• _TEXTO DE ORIGEM_
========================

Dumas dizia assim qualquer coisa ácida como: “Não se pinta o mais delicado e sonoro interior de mademoiselle Queniault da Ópera.”
Dumas era crítico das posições políticas de Courbet (um radical socialista associado à Comuna de Paris) e a frase, de repente, pareceu a Claude Schopp ter a chave de um mistério com mais de 150 anos, como disse à agência de notícias francesa AFP, que avança a história esta terça-feira. “Foi como se se fizesse luz. Normalmente faço descobertas após muito trabalho, mas encontrei isto sem procurar. É injusto”, disse à AFP.
Levou o achado à Biblioteca Nacional de França e à directora do Departamento de Pintura e Fotografia, Sylvie Aubenas, que é a autora da certeza: “Este testemunho de época descoberto por Claude [Schopp] faz-me pensar que temos 99% de certeza de que a modelo de Courbet é Constance Quéniaux”, disse Aubenas. Seria um segredo conhecido por alguns dos intelectuais do círculo de Courbet e afins, mas à medida que Quéniaux se tornava mais respeitada como filantropa ter-se-á diluído no tempo.
Além desta ligação com “a pintura mais escandalosa do século XIX”, como a refere a agência, há as ligações entre Courbet, Quéniaux e a origem não do mundo, mas da obra. Esta terá sido encomendada por um diplomata otomano Halil Serif Pahsa (ou Khalil Bey), de quem a bailarina parisiense, de 34 anos, Constance Quéniaux era amante na altura em que a pintura foi encomendada a Coubert. Era morena, de cabelos negros, o que correspondia às “belas sobrancelhas negras” de Quéniaux que eram sobejamente elogiadas à época, diz a responsável da Biblioteca Nacional de França, e que estão registadas em fotografias históricas que Sylvie Aubenas conhece bem.
A AFP assinala que Constance Quéniaux era dona de uma pintura de Courbet, algo que veio a público quando da morte da filantropa em 1908, de que se destacava uma camélia rubra em flor – as flores associadas às cortesãs desde A Dama das Camélias, de Dumas. Aubenas acredita que seria a “mais bela homenagem do artista e do mecenas a Constance”.

========================

Entradas guardadas
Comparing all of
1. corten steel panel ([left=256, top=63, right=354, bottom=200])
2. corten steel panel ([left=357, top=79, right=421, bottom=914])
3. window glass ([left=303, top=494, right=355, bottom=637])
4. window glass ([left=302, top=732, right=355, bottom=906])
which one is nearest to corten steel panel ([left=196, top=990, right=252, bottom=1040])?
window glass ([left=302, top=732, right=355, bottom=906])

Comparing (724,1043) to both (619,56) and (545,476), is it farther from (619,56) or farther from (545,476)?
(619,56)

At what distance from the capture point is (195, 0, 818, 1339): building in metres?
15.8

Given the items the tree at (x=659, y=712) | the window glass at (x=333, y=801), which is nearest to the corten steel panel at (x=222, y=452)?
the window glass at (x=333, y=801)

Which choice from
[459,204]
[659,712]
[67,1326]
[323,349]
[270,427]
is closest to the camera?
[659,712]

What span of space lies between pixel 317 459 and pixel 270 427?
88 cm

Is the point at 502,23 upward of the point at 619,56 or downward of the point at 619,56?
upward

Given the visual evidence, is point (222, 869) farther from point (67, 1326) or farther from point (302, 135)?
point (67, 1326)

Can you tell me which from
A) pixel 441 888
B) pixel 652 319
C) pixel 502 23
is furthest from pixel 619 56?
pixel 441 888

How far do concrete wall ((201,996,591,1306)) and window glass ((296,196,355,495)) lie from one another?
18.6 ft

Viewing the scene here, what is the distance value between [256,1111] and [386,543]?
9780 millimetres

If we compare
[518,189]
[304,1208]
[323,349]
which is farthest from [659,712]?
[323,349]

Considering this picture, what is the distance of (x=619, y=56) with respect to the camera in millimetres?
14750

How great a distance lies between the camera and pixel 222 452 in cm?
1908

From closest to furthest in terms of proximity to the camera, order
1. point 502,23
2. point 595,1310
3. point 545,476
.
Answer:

========================

• _TAREFA A_
Indique todas as pessoas cujas palavras o texto sobre a modelo de Courbet reproduz entre aspas.
• _TAREFA B_
Prossiga o texto sobre a modelo de Courbet a partir do ponto em que termina.

• _RESPOSTA ESPERADA A_
Dumas
Claude Schopp
Sylvie Aubenas

• _RESPOSTA ESPERADA B_
A imagem nunca deixaria de causar sensação: a artista francesa Orlan criou em 1989 A Origem da Guerra, em que evoca a pintura de Coubert, mas substituindo a vulva por um pénis realista; em 2008, por ser capa do livro Pornocracia, de Catherine Breillat, um cidadão que o viu à venda em Braga considerou a imagem ofensiva e queixou-se da sua presença numa feira do livro. A PSP apreendeu os exemplares porque a capa “apresenta cenas com conteúdo pornográfico, estando os mesmos expostos ao público”, o que mereceu críticas de vários juristas sobre o que consideraram um “atentado à liberdade de expressão” e um acto de “censura”.
Três anos mais tarde, o Facebook encerrava a conta do escultor dinamarquês Frode Steinicke e depois a do professor Frédéric Durand-Baïssas depois de terem publicado A Origem do Mundo na rede social, que tem uma política antinudez. Durand-Baïssas processou o Facebook e o veredicto deu-lhe este ano razão quanto aos termos do contrato entre utilizador e empresa, mas não quanto ao encerramento da conta ter sido motivado pelo post com a pintura de Courbet, algo que o Facebook negava.
Em Fevereiro deste ano, entretanto, o Facebook retirou uma imagem da escultura da Vénus de Willendorf, com 30 mil anos, da conta da activista Laura Ghianda. Pediu depois desculpas dizendo que confundiu a imagem com publicidade; mais tarde, o jornal especializado Art Newspaper viu o seu post sobre o caso, com uma imagem da Vénus, ser também bloqueado pela rede social.